Même si le lien entre déclin cognitif et déficience auditive est désormais avéré, la prise en charge de la malentendance en Ehpad laisse fortement à désirer. A l’occasion de sa Journée de l’audition, le Congrès de la SFORL a présenté des initiatives prometteuses pouvant changer le quotidien des résidents, de leurs proches et des soignants.
Porté par la Fondation pour l’audition, en lien avec SurdiFrance et Le Messageur, le projet « Vers une meilleure prise en compte de l’audition en Ehpad » vise à prévenir l’isolement et le déclin cognitif chez les personnes âgées. Initié dans le département de la Manche, dans 58 établissements regroupant 885 résidents, il consiste à former le personnel à l’utilisation des aides techniques et à l’entretien des aides auditives. Entre 2019 et 2021, 10 sessions de formation ont été organisées. La SCOP Le Messageur assure la partie opérationnelle du projet, pour développer l’utilisation des aides techniques complémentaires, quand les aides auditives sont insuffisantes. Les résultats sont particulièrement encourageants, de nombreux résidents retrouvant le plaisir de communiquer avec le personnel ou leur famille après la complexité voire la rupture de leurs liens sociaux en raison de leur handicap auditif. Cette opération, qui implique une approche pluridisciplinaire pour équiper les personnes placées en Ehpad mais aussi modifier les habitudes de leur entourage, a vocation à être généralisée dans les 7 500 établissements de ce type en France. Son efficience reste cependant liée à l’amélioration du dépistage de la déficience auditive quel que soit son niveau, seules les surdités profondes étant aujourd’hui repérées dans les résidences.
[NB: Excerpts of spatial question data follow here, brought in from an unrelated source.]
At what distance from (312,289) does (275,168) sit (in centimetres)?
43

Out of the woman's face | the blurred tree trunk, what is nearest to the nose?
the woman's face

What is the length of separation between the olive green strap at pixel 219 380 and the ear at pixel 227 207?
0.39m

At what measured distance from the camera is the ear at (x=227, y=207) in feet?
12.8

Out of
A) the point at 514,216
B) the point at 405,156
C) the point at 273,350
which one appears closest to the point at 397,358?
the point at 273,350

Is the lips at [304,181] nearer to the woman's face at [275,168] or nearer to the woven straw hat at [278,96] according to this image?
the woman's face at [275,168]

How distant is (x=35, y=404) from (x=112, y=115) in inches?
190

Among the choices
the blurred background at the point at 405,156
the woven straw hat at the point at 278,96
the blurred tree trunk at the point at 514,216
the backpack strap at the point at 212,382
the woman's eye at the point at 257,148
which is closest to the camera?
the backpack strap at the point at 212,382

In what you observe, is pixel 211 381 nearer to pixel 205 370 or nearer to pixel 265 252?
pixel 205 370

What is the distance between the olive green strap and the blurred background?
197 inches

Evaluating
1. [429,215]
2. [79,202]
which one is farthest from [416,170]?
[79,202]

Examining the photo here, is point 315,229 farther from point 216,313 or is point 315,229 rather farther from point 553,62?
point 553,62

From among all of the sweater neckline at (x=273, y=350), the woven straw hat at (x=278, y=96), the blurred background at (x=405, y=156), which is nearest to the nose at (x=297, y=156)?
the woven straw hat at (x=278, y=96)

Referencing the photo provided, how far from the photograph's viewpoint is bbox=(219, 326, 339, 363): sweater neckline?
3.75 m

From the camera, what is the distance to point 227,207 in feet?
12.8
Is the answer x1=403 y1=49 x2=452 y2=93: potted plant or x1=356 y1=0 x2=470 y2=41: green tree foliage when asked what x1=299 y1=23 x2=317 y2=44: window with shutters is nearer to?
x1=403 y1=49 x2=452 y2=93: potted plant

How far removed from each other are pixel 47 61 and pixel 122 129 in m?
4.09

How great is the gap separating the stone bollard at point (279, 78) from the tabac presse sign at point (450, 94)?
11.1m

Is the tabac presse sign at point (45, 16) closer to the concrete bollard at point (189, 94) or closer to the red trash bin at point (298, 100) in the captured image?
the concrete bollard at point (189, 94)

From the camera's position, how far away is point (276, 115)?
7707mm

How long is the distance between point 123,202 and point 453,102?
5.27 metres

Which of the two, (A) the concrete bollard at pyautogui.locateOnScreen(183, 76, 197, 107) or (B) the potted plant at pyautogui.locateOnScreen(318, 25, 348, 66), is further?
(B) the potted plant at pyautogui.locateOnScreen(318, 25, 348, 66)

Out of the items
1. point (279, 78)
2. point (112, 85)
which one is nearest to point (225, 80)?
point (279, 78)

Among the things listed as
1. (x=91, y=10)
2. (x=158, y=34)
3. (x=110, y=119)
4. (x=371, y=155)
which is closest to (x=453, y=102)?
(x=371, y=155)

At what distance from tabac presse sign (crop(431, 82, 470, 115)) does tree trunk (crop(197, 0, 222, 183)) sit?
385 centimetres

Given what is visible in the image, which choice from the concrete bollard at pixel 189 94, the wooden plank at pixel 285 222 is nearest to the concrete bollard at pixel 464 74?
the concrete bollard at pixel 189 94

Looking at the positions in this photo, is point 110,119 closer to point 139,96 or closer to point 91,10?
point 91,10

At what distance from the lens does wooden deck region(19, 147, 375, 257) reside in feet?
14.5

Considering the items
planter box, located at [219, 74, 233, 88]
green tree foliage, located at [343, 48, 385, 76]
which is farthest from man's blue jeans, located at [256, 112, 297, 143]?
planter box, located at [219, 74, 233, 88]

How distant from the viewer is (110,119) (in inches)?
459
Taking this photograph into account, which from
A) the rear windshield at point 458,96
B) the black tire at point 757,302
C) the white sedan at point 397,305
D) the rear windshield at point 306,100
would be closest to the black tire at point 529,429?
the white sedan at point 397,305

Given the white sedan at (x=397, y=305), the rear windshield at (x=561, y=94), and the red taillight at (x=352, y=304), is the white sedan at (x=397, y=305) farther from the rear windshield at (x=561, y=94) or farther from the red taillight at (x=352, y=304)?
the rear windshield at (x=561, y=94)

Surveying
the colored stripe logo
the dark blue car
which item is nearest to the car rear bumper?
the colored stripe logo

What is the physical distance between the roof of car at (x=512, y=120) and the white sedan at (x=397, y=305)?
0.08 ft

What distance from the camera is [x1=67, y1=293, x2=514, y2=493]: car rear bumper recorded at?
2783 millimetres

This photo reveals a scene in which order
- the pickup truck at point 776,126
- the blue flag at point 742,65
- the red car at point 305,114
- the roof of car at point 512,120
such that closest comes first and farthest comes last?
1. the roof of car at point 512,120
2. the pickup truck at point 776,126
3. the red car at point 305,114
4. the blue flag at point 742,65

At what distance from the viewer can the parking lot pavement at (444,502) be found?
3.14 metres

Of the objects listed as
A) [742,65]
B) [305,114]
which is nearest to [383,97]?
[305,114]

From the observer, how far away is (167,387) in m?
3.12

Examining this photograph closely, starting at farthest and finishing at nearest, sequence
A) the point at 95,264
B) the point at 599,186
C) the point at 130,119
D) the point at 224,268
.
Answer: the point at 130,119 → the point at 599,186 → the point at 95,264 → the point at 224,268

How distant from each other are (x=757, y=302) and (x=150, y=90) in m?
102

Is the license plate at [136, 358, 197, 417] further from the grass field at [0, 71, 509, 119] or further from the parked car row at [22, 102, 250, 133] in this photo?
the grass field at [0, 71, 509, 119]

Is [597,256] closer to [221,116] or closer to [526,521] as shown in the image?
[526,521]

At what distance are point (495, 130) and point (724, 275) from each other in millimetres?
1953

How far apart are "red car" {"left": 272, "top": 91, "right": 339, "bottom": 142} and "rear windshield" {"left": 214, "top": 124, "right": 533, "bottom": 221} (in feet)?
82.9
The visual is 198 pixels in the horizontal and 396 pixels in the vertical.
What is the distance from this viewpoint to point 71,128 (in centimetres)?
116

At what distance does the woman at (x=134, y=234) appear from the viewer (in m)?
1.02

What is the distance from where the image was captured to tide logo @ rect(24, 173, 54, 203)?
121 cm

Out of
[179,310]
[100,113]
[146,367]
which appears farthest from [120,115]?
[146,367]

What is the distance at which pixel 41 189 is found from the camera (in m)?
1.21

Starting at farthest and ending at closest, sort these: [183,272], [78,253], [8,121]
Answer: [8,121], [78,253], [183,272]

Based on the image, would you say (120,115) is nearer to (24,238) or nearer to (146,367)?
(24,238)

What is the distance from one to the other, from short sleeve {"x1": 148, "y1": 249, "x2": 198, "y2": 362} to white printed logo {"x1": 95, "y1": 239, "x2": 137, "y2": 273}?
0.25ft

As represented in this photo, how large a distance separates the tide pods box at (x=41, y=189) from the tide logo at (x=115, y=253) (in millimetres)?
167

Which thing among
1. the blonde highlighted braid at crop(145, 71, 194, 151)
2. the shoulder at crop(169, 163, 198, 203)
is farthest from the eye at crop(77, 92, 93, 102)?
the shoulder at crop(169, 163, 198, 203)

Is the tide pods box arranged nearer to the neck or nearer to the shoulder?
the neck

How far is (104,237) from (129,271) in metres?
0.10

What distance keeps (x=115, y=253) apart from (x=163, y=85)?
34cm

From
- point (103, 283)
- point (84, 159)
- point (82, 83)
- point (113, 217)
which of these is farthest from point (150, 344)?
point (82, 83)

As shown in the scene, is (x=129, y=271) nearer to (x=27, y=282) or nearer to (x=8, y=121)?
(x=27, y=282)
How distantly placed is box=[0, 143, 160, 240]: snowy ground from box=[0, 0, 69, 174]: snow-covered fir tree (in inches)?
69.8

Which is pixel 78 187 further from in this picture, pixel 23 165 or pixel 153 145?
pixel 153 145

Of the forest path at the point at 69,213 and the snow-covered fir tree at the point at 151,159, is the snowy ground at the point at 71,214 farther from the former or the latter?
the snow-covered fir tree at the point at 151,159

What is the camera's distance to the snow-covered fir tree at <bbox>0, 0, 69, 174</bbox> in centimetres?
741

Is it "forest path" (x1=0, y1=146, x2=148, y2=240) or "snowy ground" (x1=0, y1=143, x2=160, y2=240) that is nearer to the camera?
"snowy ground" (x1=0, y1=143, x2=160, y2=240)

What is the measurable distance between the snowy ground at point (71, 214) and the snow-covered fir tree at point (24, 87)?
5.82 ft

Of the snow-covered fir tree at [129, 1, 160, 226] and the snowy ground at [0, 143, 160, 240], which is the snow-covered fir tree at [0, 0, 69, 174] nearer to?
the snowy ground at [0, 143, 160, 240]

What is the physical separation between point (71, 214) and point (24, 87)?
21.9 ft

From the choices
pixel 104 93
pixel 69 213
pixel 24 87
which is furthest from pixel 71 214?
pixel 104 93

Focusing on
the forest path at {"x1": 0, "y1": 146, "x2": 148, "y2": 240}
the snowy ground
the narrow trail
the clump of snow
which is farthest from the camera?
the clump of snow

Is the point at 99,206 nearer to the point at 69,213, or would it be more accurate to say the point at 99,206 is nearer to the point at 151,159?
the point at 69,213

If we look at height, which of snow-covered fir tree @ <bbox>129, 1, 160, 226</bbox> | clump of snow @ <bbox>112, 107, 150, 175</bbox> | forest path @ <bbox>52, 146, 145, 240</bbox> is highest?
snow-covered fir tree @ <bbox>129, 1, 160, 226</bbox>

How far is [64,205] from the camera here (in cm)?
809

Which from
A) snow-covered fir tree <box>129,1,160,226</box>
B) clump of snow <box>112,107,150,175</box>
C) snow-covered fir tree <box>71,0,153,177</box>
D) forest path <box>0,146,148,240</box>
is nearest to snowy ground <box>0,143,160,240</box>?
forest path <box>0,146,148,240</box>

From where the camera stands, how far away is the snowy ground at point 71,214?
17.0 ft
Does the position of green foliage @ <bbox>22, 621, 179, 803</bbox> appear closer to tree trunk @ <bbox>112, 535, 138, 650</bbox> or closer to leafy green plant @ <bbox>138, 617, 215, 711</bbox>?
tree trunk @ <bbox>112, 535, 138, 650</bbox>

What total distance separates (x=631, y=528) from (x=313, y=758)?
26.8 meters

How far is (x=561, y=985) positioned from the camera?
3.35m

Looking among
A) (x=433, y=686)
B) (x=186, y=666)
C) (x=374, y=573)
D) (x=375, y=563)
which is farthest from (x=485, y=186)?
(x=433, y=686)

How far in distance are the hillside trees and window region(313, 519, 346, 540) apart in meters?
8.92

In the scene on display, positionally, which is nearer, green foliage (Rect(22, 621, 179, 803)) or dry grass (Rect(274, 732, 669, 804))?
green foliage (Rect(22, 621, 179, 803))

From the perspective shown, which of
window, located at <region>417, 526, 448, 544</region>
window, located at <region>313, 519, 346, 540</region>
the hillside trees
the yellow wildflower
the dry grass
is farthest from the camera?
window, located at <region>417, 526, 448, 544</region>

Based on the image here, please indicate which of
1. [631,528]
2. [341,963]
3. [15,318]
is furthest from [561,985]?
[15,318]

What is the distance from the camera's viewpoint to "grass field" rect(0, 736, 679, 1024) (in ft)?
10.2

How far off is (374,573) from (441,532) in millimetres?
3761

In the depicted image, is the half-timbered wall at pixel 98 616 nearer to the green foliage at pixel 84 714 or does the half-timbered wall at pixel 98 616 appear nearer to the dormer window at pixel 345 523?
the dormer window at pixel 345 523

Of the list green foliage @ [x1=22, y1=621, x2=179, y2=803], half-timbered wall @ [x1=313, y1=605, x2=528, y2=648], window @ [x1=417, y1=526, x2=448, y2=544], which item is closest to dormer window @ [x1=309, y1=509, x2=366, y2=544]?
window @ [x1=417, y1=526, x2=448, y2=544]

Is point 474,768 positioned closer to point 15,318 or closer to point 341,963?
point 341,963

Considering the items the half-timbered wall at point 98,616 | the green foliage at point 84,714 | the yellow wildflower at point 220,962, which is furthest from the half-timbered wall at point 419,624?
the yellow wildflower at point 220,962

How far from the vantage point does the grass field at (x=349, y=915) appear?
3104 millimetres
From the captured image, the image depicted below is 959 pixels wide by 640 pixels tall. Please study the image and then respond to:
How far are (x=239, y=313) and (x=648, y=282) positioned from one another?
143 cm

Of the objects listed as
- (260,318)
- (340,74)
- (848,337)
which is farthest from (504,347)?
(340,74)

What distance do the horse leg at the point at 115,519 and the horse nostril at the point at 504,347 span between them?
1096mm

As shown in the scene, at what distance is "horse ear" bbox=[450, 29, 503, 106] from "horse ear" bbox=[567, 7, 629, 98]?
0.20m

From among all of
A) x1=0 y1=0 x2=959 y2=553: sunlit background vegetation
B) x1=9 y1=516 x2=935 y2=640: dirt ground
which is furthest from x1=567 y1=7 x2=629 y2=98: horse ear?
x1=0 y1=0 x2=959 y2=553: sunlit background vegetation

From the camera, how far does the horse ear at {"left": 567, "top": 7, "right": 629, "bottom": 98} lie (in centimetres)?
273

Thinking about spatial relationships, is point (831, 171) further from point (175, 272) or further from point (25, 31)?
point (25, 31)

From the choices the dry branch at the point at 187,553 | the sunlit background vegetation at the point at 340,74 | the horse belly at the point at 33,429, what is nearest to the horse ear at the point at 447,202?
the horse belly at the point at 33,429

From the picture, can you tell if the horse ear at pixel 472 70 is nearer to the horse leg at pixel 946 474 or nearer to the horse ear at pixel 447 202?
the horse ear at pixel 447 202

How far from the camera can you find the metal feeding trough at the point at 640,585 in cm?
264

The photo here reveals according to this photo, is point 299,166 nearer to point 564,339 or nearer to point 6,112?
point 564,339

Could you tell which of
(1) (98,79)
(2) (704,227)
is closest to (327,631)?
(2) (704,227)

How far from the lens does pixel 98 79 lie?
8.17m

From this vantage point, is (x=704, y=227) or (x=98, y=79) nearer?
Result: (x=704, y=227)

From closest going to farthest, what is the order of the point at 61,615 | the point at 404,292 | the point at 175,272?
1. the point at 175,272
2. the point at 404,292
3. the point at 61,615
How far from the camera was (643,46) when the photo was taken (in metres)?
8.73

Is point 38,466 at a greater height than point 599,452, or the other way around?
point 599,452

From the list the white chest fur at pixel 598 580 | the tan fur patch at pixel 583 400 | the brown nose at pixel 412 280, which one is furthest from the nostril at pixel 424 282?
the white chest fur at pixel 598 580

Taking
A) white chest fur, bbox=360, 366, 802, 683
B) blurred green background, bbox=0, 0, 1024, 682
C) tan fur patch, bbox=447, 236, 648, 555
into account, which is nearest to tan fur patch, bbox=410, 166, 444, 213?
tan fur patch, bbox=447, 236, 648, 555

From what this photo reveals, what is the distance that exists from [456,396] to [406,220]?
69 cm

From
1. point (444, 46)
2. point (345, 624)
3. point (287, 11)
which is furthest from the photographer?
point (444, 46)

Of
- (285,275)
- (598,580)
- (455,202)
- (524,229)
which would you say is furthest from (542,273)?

Une expérimentation pour surmonter les freins à la prescription et à l’appareillage
La prise en charge de l’audition dans les Ehpad se heurte à la difficulté d’accès à l’ORL et à l’interdiction d’exercer la profession d’audioprothésiste hors centre. Pour dépasser ces obstacles, les professeurs Christophe Vincent (ORL au CHU de Lille), François Puisieux (gérontologue au CHU de Lille) et l’audioprothésiste Christian Renard proposent une expérimentation basée sur l’article 51 de la LFSS 2018. Elle prévoit de mettre en place un parcours de soins pour les patients atteints de troubles auditifs en Ehpad, impliquant le personnel, l’entourage, les médecins (gériatres, généralistes, ORL), les audioprothésistes, les orthophonistes et les représentants des usagers. Son caractère innovant repose notamment sur l’usage de la télémédecine pour la prescription, l’intervention d’un audio en Ehpad et la création d’un poste infirmier qui sera le référent territorial du parcours. Au sein de chaque établissement, une organisation sera mise en place pour coordonner les interventions des professionnels externes et l’équipe soignante devra être formée au repérage des troubles auditifs. Elle aura aussi un rôle à chaque étape du parcours, notamment au début, par exemple pour la recherche d’éventuels bouchons de cérumen. Pour les résidents nécessitant une primo-prescription, l’expérimentation prévoit d’avoir recours à la télé-expertise locale. Ce projet a pour l’heure été détaillé dans une lettre d’intention et est actuellement entre les mains de l’ARS qui décidera de son éligibilité.